To get a sense of what goes into putting on a running event, we interviewed staff members associated with two very different races. Scott Bock is the creator and race administrator for the Chasing Bigfoot 25K, which takes place in July on a portion of the Gandy Dancer Trail, beginning in St. Croix Falls, Wisconsin. Bock is essentially a one-man shop and describes his race as "totally grassroots." Only around 30 runners have participated in each of the two years the race has been run, and there's not yet an official website or online registration. Still, Bock manages to put on a professional race.

"People don't really know what to expect, and some of them are surprised when they show up and see the timer, the bibs and the water stations," Bock says. In addition to those amenities, finishers also get a T-shirt (mailed to their address within two or three weeks of the race) and medals, which Bock made by hand each of the past two years. "One year, I cut and hand-stamped leather for the medals, and this year I made them out of small wood cross-cuts."

While Bock shoulders the majority of the work, he says he couldn't do it alone. A small handful of volunteers help him set up and tear down the start and finish area and the course on race day, bake cookies for post-race snacks and man the turn-around water station at the 12.5K mark. "There are water stations every 5K, but the only one that's manned is at the turn-around point," Bock explains. That's how he keeps track of the runners, too; the volunteers at the last water stop communicate with him by radio to verify that each runner who starts the race safely finishes. 

On the other end of the spectrum is the Medtronic Twin Cities Marathon, coordinated by the non-profit Twin Cities In Motion. The race, which ranks among the country's 10 largest, serves more than 7,400 finishers each year. Kelli Haapala, the volunteer and community outreach manager for Twin Cities In Motion, is one of 25 paid staff members who work year-round to make the marathon—and its other events—happen. 
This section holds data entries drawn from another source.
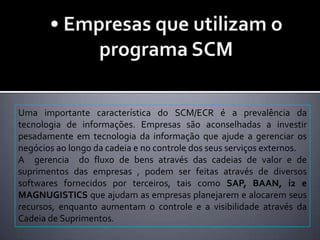 • Empresas que utilizam o programa SCM

Uma importante característica do SCM/ECR é a prevalência da tecnologia de informações. Empresas são aconselhadas a investir pesadamente em tecnologia da informação que ajude a gerenciar os negócios ao longo da cadeia e no controle dos seus serviços externos.
A gerencia do fluxo de bens através das cadeias de valor e de suprimentos das empresas , podem ser feitas através de diversos softwares fornecidos por terceiros, tais como SAP, BAAN, i2 e MAGNUGISTICS que ajudam as empresas planejarem e alocarem seus recursos, enquanto aumentam o controle e a visibilidade através da Cadeia de Suprimentos.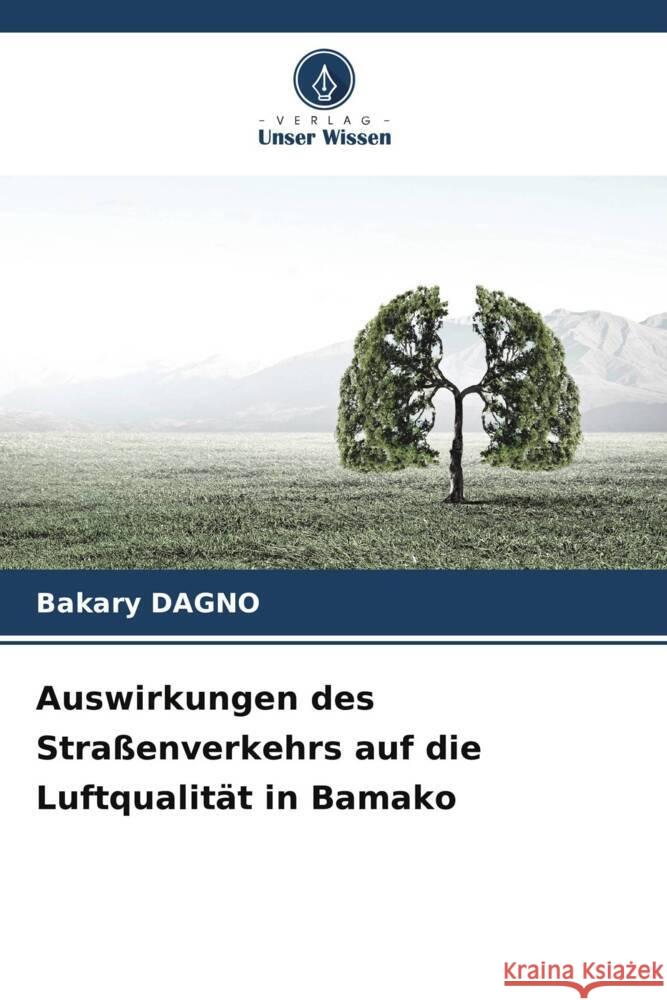 - VERLAG -
Unser Wissen

Bakary DAGNO

Auswirkungen des Straßenverkehrs auf die Luftqualität in Bamako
"We're expecting around 4,000 volunteers on race weekend this year," Haapala says, noting the Medtronic Twin Cities Marathon Weekend of Events also includes a 10-mile race and several family events. Just let that sink in for a moment: four thousand volunteers. "Safety is the top priority for us, so we try to have a volunteer stationed at every driveway and intersection along the route and for our runners to never be out of the line of sight of a volunteer." That's around 400 volunteers just for route safety! When asked what other types of roles volunteers fill before, during and after the race, it took several minutes for Haapala to list them all.